(PROVIDED DATA Opens)

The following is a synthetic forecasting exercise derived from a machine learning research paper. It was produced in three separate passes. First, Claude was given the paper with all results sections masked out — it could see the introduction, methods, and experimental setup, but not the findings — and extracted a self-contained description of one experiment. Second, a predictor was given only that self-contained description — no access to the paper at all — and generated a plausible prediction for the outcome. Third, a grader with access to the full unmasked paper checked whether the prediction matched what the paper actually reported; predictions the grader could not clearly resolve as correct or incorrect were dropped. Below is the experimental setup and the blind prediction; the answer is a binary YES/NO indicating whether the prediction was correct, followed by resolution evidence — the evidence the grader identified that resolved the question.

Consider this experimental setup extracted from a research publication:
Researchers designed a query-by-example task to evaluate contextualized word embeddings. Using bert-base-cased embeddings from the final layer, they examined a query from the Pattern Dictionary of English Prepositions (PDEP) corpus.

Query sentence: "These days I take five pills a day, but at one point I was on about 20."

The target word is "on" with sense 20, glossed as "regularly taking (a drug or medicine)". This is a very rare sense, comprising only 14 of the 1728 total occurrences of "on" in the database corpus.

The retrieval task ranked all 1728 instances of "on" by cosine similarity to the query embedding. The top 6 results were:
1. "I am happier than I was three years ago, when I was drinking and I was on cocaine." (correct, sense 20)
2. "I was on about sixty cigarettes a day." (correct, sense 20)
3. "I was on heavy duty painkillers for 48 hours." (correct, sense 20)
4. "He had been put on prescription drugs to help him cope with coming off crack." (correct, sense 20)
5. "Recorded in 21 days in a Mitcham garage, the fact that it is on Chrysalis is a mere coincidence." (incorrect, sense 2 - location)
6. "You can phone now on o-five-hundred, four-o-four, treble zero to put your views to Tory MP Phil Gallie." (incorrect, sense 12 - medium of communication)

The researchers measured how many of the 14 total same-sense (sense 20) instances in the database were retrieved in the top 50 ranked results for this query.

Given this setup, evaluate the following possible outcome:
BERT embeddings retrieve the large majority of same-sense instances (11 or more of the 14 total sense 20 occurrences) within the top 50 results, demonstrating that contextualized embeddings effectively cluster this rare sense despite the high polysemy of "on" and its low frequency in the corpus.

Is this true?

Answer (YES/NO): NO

(PROVIDED DATA Closes)
(PROVIDED DATA Opens)

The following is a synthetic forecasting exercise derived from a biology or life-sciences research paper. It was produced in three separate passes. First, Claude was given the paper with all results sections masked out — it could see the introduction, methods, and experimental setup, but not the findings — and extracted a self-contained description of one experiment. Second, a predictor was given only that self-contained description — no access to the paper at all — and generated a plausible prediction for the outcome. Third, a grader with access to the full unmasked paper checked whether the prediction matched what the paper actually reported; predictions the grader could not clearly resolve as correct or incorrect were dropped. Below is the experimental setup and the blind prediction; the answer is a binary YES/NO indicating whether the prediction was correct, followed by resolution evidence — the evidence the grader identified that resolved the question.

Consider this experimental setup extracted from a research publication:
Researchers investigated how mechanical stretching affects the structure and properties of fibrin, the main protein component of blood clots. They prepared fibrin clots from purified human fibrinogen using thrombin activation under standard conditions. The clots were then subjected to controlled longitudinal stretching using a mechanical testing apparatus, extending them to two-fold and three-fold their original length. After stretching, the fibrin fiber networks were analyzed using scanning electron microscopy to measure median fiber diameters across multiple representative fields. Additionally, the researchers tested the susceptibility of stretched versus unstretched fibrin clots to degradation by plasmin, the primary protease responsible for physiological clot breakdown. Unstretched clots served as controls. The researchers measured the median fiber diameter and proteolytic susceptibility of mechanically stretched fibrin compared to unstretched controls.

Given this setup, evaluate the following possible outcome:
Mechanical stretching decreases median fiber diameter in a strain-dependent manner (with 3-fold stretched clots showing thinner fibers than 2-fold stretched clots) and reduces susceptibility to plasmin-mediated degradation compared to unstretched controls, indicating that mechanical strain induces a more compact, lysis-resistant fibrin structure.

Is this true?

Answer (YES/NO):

(PROVIDED DATA Closes)
(PROVIDED DATA Opens)

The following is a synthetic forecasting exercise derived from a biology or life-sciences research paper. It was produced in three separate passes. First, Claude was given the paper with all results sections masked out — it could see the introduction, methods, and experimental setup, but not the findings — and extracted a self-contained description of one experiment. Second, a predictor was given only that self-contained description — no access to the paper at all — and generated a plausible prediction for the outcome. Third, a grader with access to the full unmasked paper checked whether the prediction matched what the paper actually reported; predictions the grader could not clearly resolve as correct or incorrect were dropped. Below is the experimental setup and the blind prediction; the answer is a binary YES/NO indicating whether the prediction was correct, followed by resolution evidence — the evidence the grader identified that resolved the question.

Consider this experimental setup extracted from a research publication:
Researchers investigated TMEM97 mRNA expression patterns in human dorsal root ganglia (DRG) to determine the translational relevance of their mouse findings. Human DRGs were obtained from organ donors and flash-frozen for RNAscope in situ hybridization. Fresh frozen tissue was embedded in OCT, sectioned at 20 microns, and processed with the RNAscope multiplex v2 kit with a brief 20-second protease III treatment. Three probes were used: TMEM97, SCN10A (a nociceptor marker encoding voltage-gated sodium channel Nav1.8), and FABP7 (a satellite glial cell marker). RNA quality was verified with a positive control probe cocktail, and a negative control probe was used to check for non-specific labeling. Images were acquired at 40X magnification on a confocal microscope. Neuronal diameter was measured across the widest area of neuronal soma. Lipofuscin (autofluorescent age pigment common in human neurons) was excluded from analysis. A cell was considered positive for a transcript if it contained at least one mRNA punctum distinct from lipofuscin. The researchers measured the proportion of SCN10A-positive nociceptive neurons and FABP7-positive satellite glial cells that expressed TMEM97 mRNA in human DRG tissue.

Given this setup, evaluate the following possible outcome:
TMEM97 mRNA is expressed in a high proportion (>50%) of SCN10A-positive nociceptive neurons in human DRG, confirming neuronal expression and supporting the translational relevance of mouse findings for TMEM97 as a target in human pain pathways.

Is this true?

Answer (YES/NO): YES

(PROVIDED DATA Closes)

EXERCISE:
In the entries above, please find the line with "TMEM97 mRNA is" and the line with "Answer (YES/NO): YES", then write out exactly those two lines and every line between them, and nothing more.

TASK SOLUTION:
TMEM97 mRNA is expressed in a high proportion (>50%) of SCN10A-positive nociceptive neurons in human DRG, confirming neuronal expression and supporting the translational relevance of mouse findings for TMEM97 as a target in human pain pathways.

Is this true?

Answer (YES/NO): YES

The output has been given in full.